Isomorphisms between moduli stacks of vector bundles with fixed determinant
David Alfaya, Indranil Biswas, Tomás L. Gómez
TL;DR
The paper classifies all isomorphisms between moduli stacks ${\mathcal{M}}(X,r,\xi)$ of vector bundles with fixed determinant on complex projective curves of genus at least $4$, showing every stack isomorphism is, up to isomorphism, a basic transformation ${\mathcal{T}}_{\sigma,L,s}$ arising from a curve isomorphism, a line bundle, and a sign, with determinant compatibility. It extends known results for moduli schemes to the stack setting by describing the automorphism 2-group via stack-level pullbacks, duality, and twists, and by recovering the semistable locus through beyond-GIT techniques and a 2-dimensional density extension that guarantees unique extension from the semistable locus to the whole stack.
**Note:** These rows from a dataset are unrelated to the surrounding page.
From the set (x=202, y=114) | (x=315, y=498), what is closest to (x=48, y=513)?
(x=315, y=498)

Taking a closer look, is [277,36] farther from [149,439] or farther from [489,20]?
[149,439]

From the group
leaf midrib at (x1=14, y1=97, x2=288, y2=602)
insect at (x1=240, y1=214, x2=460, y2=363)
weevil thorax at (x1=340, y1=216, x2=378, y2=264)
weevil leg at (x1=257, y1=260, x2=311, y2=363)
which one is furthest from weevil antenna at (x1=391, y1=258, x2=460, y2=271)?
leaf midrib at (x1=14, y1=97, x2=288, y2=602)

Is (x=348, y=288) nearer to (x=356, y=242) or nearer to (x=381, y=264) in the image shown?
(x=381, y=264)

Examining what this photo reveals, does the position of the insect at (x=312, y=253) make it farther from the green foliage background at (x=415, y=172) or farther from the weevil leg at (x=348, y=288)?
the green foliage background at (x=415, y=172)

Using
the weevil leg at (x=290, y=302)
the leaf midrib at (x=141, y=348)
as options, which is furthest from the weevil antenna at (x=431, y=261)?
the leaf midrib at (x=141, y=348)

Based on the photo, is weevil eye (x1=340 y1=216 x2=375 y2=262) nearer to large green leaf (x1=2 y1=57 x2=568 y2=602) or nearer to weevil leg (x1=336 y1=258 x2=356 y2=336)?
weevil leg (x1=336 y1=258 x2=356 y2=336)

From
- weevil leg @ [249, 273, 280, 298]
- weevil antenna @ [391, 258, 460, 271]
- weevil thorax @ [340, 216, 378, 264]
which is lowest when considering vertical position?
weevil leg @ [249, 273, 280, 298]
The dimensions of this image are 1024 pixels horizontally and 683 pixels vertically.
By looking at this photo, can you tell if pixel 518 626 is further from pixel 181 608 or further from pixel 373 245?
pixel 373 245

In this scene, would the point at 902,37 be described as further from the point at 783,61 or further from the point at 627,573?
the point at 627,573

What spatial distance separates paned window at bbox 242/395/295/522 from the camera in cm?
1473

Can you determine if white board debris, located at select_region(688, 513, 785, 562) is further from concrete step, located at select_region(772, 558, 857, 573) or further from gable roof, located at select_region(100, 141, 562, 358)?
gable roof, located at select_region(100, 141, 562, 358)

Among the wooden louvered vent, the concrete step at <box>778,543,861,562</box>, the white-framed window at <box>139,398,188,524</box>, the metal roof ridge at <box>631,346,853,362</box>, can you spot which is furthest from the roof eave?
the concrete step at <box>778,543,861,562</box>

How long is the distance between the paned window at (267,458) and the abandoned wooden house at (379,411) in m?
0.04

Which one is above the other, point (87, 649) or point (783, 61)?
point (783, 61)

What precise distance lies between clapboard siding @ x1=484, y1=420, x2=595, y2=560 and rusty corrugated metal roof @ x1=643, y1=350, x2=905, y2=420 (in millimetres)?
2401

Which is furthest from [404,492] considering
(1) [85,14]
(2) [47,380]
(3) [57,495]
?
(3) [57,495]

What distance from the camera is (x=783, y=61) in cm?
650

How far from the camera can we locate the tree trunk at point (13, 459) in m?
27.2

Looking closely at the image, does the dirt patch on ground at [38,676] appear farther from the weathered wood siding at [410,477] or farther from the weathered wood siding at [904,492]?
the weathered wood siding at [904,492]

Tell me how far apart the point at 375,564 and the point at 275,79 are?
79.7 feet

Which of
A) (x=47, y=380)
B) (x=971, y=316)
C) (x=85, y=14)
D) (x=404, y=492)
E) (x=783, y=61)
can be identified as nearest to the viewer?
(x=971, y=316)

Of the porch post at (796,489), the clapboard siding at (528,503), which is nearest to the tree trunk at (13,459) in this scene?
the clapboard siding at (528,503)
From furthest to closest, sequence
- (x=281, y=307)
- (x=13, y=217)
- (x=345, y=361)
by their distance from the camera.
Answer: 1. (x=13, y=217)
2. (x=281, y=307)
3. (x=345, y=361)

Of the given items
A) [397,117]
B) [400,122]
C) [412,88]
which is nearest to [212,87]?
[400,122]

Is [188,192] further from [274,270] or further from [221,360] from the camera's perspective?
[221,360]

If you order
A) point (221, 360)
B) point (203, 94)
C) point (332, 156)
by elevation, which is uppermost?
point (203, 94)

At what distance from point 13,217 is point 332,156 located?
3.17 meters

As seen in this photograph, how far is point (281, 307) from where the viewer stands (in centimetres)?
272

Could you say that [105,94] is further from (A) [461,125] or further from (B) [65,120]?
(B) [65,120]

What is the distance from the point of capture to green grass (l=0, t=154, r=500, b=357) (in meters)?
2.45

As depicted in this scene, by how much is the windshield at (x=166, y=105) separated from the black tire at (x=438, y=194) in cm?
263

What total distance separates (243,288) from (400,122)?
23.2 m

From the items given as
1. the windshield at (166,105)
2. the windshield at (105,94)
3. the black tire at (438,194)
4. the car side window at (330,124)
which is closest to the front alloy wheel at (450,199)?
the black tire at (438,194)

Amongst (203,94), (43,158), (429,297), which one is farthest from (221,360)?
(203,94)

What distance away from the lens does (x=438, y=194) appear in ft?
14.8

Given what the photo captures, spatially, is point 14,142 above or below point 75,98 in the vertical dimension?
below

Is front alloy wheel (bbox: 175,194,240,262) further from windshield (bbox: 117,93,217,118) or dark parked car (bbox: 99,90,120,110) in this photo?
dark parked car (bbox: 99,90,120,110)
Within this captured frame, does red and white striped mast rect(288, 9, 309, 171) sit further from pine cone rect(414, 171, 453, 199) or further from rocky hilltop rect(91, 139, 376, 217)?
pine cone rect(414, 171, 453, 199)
The work leverages a fibered-category viewpoint, descent data, and ind-scheme techniques (e.g., ${\rm Div}_X^{r,d}$) to control extensions and codimension of non-semistable loci, culminating in a complete classification of stack isomorphisms. The results clarify how stack automorphisms relate to automorphisms of the moduli space and reveal subtle phenomena in low genus (notably $X=\mathbb{P}^1$) where stack actions on morphisms can be nontrivial even when the moduli space is simple. Overall, the paper provides a comprehensive, stack-level Torelli-type description for vector bundles with fixed determinant.
Abstract
We classify all isomorphisms between moduli stacks of vector bundles of fixed determinant on a smooth complex projective of genus at least 4. It is shown that each isomorphism between two different moduli stacks can be described as a composition of a pullback using an isomorphism of curves, dualization of vector bundles and tensoring with the pullback of a line bundle on the curve. We finally compare the 2-group of automorphisms of the moduli stack of vector bundles with the group of automorphisms of the moduli space of semistable vector bundles.